This is evident in how one of the changes denounced by Slade was the Government's plans to close by 2025 all coal stations that haven't installed CSS technologies and thereby stopped emitting carbon into the atmosphere.

Since almost all the existing coal-fired power stations in the UK are run by members of Energy UK, it's therefore no wonder that the latter is taking issue with the Government's energy policies.

Even if the removal of traditional coal stations would make Britain's atmosphere considerably cleaner, and even if it would create pressure to replace the lost electricity by other, greener means, the energy companies are unsurprisingly unwilling to consider such a significant dent in their income and profit.

This is a massive part of the reason why Energy UK criticised the Government for its 'incoherent' policies. They want to put pressure on Whitehall to leave their profits alone.

In fact, this has already been happening to considerable effect. In June of this year, it emerged that concerted lobbying by the energy industry had encouraged the former Energy Minister, Andrea Leadsom, to entertain the idea of loosening the carbon-capturing requirements needed to keep coal-fired plants open beyond 2025.

On the one hand, that the government could potentially backtrack like this reinforces Energy UK's central criticism. However, on the other, it also underscores the hypocrisy of the group and its members.

It suggests they're almost as responsible for the Government's inconsistency as the Government itself, constantly pushing Whitehall to reverse its promises whenever their narrow financial interests take issue with them.

This just goes to show that, far from caring deeply about the fate of renewable energy in the UK, their overriding concern is always the fate of their own balance sheets.

This makes the comments of Lawrence Slade seem somewhat insincere, especially when the providers he represents have enjoyed record profits that could be invested in renewables even without the Government's direct help and without passing on the costs to their customers.

It's the economy, stupid

What's more, industry profits - as well as the bills customers are charged - have climbed exponentially despite the downturn that followed the financial crisis of 2008, while the Government, pursuing a path of austerity, have been forced to cancel numerous projects that'd been launched in a more favourable climate.

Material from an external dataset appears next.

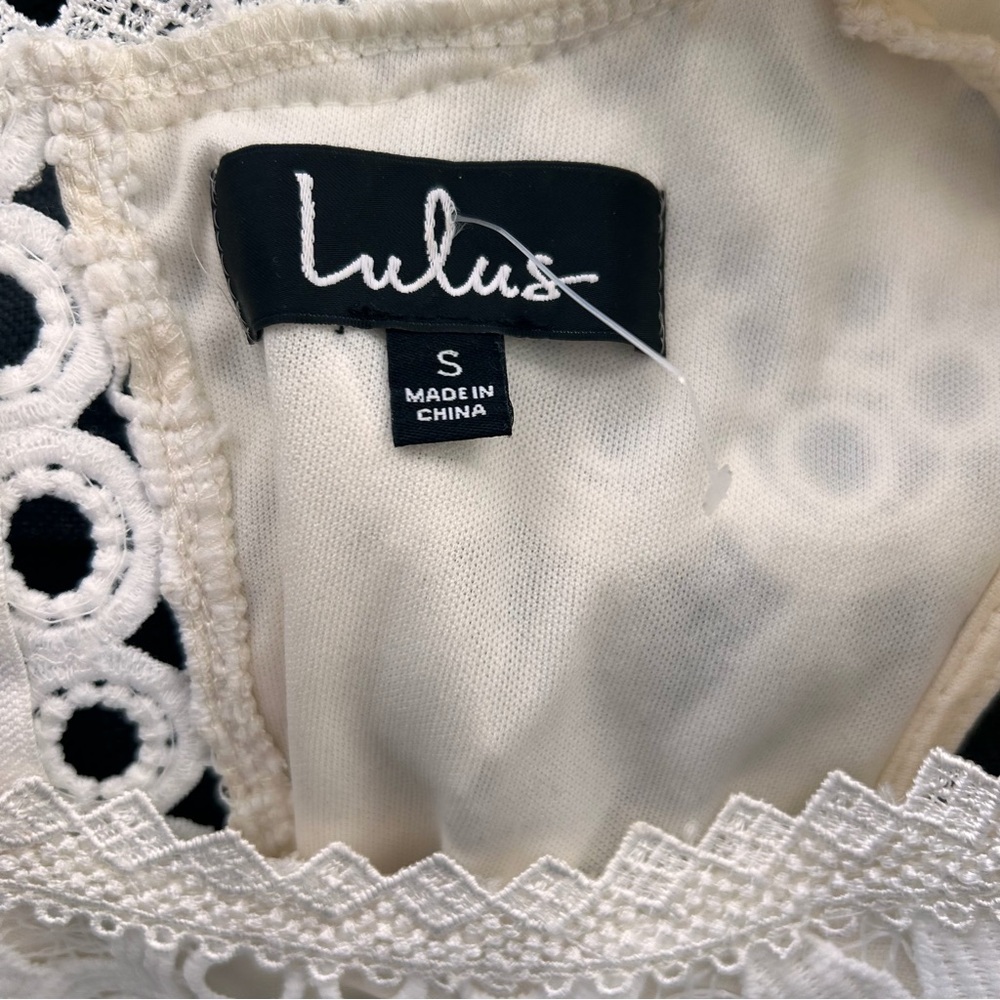 Lulus Kenna White Crochet Lace Sleeveless Bodycon Dress Small - Picture 8 of 8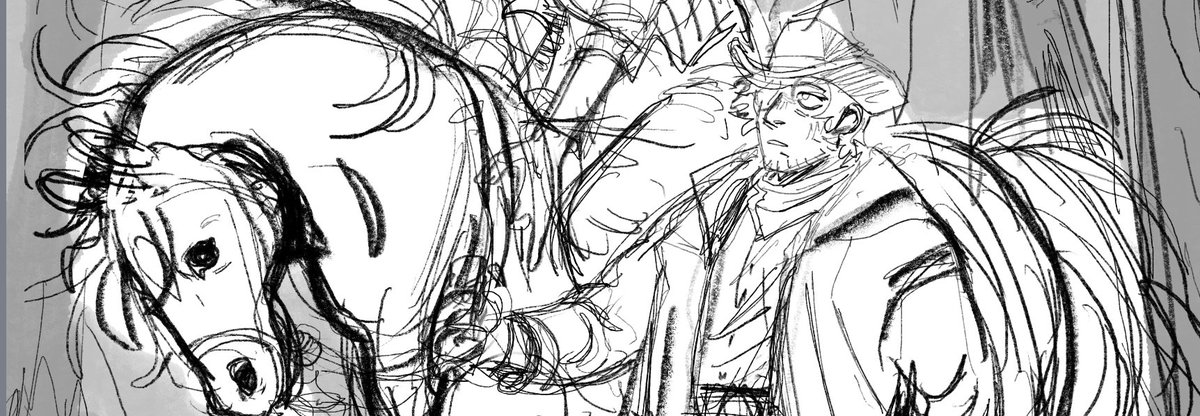 The cowboy illustration is underway! You can check out the process on my patreon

For example, the £1 billion competition to design CCS technology was announced in March 2007 by the Labour Government, several months before the credit crunch began.

Similarly, the slashed solar panel subsidies were first introduced in April 2010, just before the more austere Conservative-Liberal Democrat coalition took over from the outgoing Labour Government.

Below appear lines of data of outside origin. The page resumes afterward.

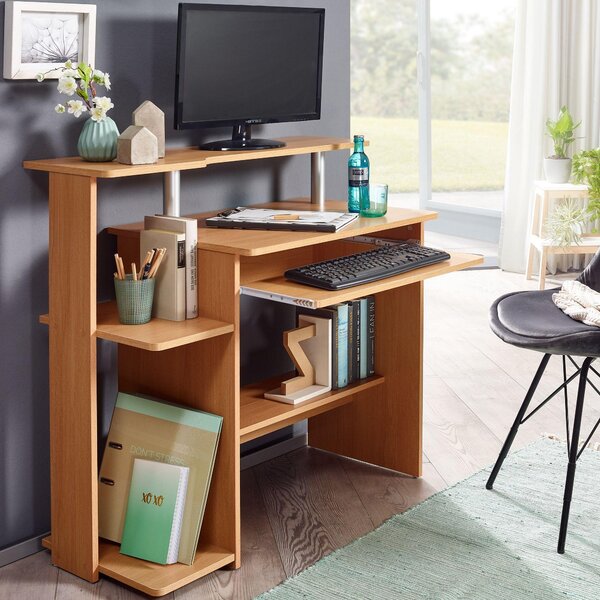 FineBuy Tavolo per computer in faggio 94x90,5x48,5 cm Tavolo moderno per laptop con cassetto per tastiera Tavolo per PC con ripiano per stampante Tavolo salvaspazio Tavolo per laptop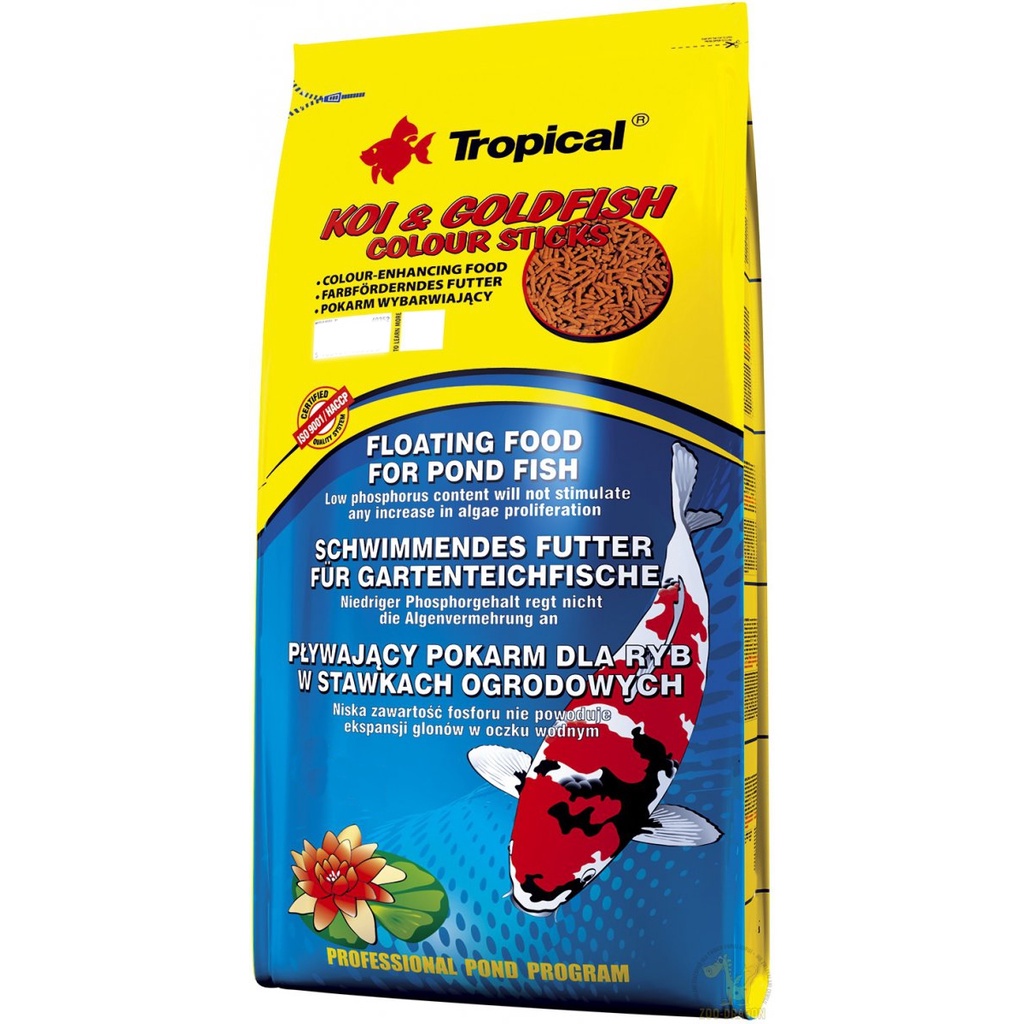 TROPICAL KOI & GOLDFISH COLOUR STICKS BAG 1600G ( SACO )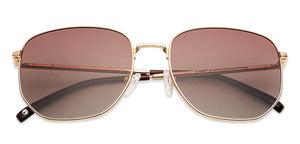 Gold Hexagonal Full Rim Wide Unisex Sunglasses by John Jacobs-136400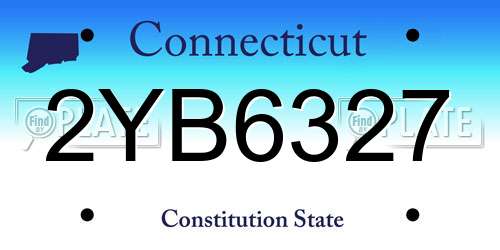 2YB6327 Connecticut License Plate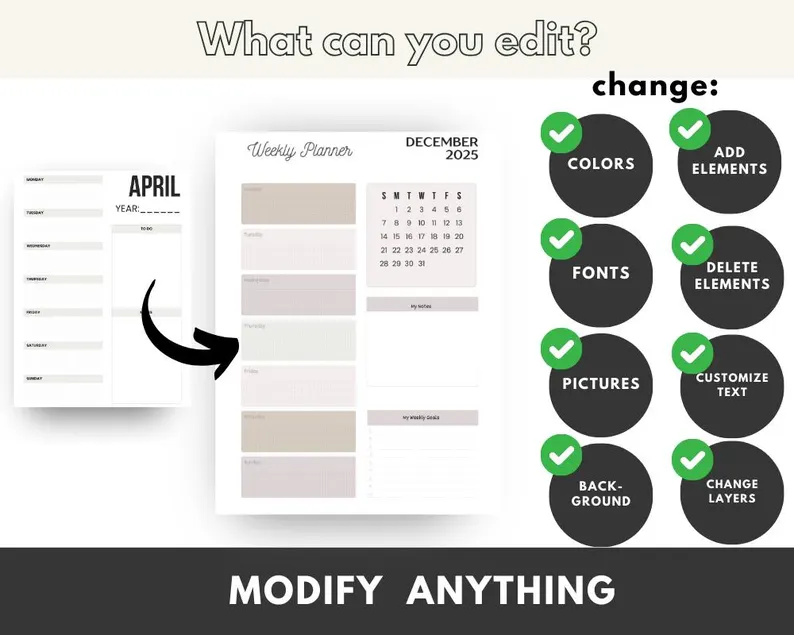 2026 Editable Calendar Weekly, Monthly, & Yearly - Image 3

In light of these about-faces brought on by a need - whether real or only perceived - to cut public spending, the Government's changes begin to seem less about 'inconsistency' and more about the nation's current financial situation.

This is why Energy UK and the energy industry should invest their own profits into renewables, rather than waiting for support from a Government whose ideology prevents them from spending on alternative energy sources at a time of economic difficulty.

Unlike this Government and the UK as a whole, they haven't been hit by the recession. It's therefore hard to shake the conviction that they should pick up some of the slack and put some of their surplus into renewable energy. And they should do this without using such investment as an excuse to hit their customers with yet another increase in the cost of bills.

This judgement applies all the more if, as Energy UK claim, such renewables would bring about a 'golden age' of cheap and sustainable energy.

Then again, given how "cheap" such an age would be for their customers, the energy industry might not be too disappointed that the Government's U-turning is still pushing it further beyond the horizon.